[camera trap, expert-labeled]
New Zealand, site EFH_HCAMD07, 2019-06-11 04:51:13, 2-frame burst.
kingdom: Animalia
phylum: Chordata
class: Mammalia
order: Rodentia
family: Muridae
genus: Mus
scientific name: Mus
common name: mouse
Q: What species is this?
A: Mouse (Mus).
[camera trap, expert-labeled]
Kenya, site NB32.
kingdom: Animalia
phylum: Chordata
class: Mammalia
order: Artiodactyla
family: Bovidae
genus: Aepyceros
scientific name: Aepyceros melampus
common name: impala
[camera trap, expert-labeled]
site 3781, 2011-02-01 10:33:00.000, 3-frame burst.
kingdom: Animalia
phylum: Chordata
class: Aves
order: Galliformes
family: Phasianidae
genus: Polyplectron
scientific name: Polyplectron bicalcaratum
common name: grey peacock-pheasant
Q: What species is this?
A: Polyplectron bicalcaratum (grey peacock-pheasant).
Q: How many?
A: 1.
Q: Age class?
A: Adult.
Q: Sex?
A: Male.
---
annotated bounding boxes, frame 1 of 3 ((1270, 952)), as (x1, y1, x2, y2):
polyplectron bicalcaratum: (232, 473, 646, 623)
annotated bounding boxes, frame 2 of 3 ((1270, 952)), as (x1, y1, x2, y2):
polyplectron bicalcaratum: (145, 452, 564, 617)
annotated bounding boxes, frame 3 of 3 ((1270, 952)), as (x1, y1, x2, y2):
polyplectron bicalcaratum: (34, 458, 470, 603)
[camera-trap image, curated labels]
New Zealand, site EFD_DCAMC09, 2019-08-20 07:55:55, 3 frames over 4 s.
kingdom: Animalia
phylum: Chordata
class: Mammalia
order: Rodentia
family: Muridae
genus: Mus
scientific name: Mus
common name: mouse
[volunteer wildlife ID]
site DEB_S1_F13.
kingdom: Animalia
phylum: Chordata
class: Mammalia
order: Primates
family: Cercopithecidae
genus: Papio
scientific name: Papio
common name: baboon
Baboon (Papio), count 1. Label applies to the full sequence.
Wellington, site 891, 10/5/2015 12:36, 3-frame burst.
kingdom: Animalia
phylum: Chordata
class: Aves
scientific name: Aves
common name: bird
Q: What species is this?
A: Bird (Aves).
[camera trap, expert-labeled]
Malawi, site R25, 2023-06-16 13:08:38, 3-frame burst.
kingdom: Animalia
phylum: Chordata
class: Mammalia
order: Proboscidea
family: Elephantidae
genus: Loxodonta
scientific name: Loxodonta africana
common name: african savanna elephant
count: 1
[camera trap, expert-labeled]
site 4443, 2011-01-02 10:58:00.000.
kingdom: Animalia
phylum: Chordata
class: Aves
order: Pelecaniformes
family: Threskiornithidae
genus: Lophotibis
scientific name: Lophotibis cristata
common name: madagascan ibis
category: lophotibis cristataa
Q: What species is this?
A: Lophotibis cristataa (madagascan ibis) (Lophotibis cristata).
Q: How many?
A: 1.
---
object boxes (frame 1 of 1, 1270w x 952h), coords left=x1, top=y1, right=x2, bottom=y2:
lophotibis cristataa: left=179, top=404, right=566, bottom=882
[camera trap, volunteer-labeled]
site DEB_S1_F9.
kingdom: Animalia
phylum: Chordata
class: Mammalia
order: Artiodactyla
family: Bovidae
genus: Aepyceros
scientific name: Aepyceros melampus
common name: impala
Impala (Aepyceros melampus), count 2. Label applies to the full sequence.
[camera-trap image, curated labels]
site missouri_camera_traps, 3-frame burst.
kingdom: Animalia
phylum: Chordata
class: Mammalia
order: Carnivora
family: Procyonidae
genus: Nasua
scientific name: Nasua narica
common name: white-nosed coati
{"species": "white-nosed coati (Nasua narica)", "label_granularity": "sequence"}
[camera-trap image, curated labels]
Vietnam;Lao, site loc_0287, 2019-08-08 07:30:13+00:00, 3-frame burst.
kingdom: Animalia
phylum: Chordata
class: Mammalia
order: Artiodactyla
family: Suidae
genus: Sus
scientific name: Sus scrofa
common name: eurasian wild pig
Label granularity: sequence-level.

┄┄┄┄┄┄┄┄┄┄

Exercise => Each line from the top of the records down to the one with "genus: Papio" must be retyped exactly; include both ends and nothing else.

Written reply =>
[camera trap, expert-labeled]
New Zealand, site EFH_HCAMD07, 2019-06-11 04:51:13, 2-frame burst.
kingdom: Animalia
phylum: Chordata
class: Mammalia
order: Rodentia
family: Muridae
genus: Mus
scientific name: Mus
common name: mouse
Q: What species is this?
A: Mouse (Mus).
[camera trap, expert-labeled]
Kenya, site NB32.
kingdom: Animalia
phylum: Chordata
class: Mammalia
order: Artiodactyla
family: Bovidae
genus: Aepyceros
scientific name: Aepyceros melampus
common name: impala
[camera trap, expert-labeled]
site 3781, 2011-02-01 10:33:00.000, 3-frame burst.
kingdom: Animalia
phylum: Chordata
class: Aves
order: Galliformes
family: Phasianidae
genus: Polyplectron
scientific name: Polyplectron bicalcaratum
common name: grey peacock-pheasant
Q: What species is this?
A: Polyplectron bicalcaratum (grey peacock-pheasant).
Q: How many?
A: 1.
Q: Age class?
A: Adult.
Q: Sex?
A: Male.
---
annotated bounding boxes, frame 1 of 3 ((1270, 952)), as (x1, y1, x2, y2):
polyplectron bicalcaratum: (232, 473, 646, 623)
annotated bounding boxes, frame 2 of 3 ((1270, 952)), as (x1, y1, x2, y2):
polyplectron bicalcaratum: (145, 452, 564, 617)
annotated bounding boxes, frame 3 of 3 ((1270, 952)), as (x1, y1, x2, y2):
polyplectron bicalcaratum: (34, 458, 470, 603)
[camera-trap image, curated labels]
New Zealand, site EFD_DCAMC09, 2019-08-20 07:55:55, 3 frames over 4 s.
kingdom: Animalia
phylum: Chordata
class: Mammalia
order: Rodentia
family: Muridae
genus: Mus
scientific name: Mus
common name: mouse
[volunteer wildlife ID]
site DEB_S1_F13.
kingdom: Animalia
phylum: Chordata
class: Mammalia
order: Primates
family: Cercopithecidae
genus: Papio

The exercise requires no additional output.